JOB =>
Go to the line that contains "At what distance from the lens" and extract it along with every line after it, exactly, through the end of the data below.

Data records
--- BEGIN ---

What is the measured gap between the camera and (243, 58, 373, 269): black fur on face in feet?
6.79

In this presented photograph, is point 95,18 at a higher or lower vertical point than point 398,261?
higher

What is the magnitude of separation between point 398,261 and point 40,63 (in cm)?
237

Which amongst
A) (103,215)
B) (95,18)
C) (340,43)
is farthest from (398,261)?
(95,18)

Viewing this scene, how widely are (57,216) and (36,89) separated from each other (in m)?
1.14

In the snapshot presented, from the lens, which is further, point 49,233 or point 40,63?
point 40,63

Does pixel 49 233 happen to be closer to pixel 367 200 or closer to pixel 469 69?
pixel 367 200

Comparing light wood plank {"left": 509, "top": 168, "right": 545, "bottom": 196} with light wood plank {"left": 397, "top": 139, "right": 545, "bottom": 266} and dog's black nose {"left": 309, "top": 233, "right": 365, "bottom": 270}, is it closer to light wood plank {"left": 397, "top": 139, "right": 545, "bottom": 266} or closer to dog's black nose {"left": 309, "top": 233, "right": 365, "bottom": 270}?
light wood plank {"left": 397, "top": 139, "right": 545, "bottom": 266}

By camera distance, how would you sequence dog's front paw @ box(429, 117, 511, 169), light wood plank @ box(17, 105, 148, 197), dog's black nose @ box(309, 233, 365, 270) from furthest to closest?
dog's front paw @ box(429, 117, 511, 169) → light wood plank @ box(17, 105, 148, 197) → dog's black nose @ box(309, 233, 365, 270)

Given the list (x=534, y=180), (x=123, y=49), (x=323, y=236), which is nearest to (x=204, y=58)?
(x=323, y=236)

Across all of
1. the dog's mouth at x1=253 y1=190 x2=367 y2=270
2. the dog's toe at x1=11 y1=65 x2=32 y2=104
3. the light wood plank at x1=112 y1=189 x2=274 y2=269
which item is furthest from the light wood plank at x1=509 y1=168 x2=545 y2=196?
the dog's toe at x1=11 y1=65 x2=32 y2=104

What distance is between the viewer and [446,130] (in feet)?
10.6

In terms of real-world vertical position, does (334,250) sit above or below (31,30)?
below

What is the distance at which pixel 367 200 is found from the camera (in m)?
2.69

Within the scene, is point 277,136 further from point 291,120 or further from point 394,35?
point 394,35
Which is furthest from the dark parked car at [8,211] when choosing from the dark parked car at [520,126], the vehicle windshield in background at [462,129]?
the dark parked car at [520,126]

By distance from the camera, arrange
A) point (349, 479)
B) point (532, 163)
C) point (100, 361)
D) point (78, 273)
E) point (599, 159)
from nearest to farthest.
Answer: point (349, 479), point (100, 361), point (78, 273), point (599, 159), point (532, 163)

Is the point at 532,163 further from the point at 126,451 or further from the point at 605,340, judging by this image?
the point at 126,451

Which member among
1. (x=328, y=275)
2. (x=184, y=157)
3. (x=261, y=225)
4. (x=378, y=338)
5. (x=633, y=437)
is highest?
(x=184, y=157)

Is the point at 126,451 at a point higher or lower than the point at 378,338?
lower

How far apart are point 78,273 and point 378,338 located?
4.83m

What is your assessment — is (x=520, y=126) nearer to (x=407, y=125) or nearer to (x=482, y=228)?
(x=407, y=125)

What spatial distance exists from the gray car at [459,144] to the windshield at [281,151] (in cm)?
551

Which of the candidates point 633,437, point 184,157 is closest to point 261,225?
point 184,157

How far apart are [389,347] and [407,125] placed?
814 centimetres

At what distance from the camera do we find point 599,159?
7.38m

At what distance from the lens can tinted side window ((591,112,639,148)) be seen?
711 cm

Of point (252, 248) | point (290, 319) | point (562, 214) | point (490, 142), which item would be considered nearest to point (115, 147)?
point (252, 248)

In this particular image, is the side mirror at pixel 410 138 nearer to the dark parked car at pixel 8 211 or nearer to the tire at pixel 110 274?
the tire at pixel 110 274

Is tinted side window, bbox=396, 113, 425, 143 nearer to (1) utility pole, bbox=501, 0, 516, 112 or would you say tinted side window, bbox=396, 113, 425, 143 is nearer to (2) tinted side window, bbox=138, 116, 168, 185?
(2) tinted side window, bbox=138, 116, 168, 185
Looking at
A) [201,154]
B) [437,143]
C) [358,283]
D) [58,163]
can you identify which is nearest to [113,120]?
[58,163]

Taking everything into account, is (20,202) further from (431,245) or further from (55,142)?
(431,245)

--- END ---

TASK SOLUTION =>
At what distance from the lens can tinted side window ((591,112,639,148)) be seen?
711 cm

Of point (252, 248) | point (290, 319) | point (562, 214) | point (490, 142), which item would be considered nearest to point (115, 147)?
point (252, 248)

In this particular image, is the side mirror at pixel 410 138 nearer to the dark parked car at pixel 8 211 or nearer to the tire at pixel 110 274?
the tire at pixel 110 274

Is tinted side window, bbox=396, 113, 425, 143 nearer to (1) utility pole, bbox=501, 0, 516, 112 or would you say tinted side window, bbox=396, 113, 425, 143 is nearer to (2) tinted side window, bbox=138, 116, 168, 185?
(2) tinted side window, bbox=138, 116, 168, 185
Looking at
A) [201,154]
B) [437,143]
C) [358,283]
D) [58,163]
can you identify which is nearest to [113,120]?
[58,163]

Taking everything into account, is (20,202) further from (431,245) or further from (55,142)?
(431,245)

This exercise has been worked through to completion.